Requirements -
Please state how many rows below contain the word "this", giving only the number.

Collected data
══════════

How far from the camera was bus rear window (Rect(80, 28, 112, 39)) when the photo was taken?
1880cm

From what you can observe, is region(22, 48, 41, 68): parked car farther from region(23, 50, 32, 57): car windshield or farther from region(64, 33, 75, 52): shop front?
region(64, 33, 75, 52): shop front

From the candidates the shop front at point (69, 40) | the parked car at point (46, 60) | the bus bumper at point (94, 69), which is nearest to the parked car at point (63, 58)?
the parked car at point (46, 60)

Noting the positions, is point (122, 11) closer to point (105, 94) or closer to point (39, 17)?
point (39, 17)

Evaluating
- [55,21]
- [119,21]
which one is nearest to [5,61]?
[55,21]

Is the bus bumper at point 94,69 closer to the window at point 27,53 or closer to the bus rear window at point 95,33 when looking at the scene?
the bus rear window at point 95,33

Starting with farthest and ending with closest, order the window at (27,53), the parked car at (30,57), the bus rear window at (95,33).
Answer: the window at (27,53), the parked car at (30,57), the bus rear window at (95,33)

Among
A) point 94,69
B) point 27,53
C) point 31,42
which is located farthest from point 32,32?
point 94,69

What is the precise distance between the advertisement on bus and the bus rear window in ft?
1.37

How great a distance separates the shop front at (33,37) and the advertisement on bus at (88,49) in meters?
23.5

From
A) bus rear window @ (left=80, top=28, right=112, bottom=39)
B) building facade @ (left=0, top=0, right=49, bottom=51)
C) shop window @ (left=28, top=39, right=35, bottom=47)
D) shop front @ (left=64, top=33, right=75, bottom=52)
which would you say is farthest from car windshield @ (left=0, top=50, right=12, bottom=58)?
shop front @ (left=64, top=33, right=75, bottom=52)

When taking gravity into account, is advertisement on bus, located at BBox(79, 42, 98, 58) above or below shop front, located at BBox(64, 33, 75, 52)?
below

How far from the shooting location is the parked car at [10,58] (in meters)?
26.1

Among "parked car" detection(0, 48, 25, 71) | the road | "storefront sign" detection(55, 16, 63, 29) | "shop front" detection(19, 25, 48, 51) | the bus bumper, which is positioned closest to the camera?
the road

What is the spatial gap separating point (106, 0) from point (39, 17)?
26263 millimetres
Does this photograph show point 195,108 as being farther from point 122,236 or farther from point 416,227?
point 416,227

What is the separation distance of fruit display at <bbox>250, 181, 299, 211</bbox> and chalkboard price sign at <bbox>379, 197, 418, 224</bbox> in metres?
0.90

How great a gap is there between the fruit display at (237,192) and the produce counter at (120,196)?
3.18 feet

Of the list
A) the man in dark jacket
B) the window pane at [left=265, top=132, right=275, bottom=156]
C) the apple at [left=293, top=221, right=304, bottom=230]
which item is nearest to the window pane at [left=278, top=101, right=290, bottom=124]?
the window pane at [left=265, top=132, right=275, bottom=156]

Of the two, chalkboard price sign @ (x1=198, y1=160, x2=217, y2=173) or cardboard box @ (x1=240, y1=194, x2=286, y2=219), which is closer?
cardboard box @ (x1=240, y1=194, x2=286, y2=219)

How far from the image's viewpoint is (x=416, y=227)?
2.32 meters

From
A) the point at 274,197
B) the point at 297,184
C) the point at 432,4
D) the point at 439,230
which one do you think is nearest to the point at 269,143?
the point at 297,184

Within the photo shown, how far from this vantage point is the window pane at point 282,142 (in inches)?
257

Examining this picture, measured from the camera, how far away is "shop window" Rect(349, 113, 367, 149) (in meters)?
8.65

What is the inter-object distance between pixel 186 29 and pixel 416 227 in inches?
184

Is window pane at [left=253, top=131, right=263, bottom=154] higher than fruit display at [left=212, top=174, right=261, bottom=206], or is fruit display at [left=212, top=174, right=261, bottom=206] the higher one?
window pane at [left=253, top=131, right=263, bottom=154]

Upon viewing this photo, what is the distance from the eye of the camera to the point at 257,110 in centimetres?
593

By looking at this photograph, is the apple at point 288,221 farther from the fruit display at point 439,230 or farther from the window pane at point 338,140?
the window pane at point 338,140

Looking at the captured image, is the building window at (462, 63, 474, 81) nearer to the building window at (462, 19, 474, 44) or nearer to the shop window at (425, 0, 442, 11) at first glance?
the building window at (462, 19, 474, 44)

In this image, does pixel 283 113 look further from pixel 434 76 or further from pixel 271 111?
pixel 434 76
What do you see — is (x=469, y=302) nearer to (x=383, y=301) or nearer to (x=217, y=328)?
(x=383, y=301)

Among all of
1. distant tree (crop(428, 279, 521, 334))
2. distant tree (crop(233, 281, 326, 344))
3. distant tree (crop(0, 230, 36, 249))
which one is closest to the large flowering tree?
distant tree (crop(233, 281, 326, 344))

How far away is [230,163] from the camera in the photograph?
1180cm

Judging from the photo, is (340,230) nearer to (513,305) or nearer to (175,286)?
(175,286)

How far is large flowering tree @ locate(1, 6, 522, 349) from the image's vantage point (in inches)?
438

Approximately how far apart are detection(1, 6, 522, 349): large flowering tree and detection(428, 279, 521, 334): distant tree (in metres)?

══════════

Expected output -
6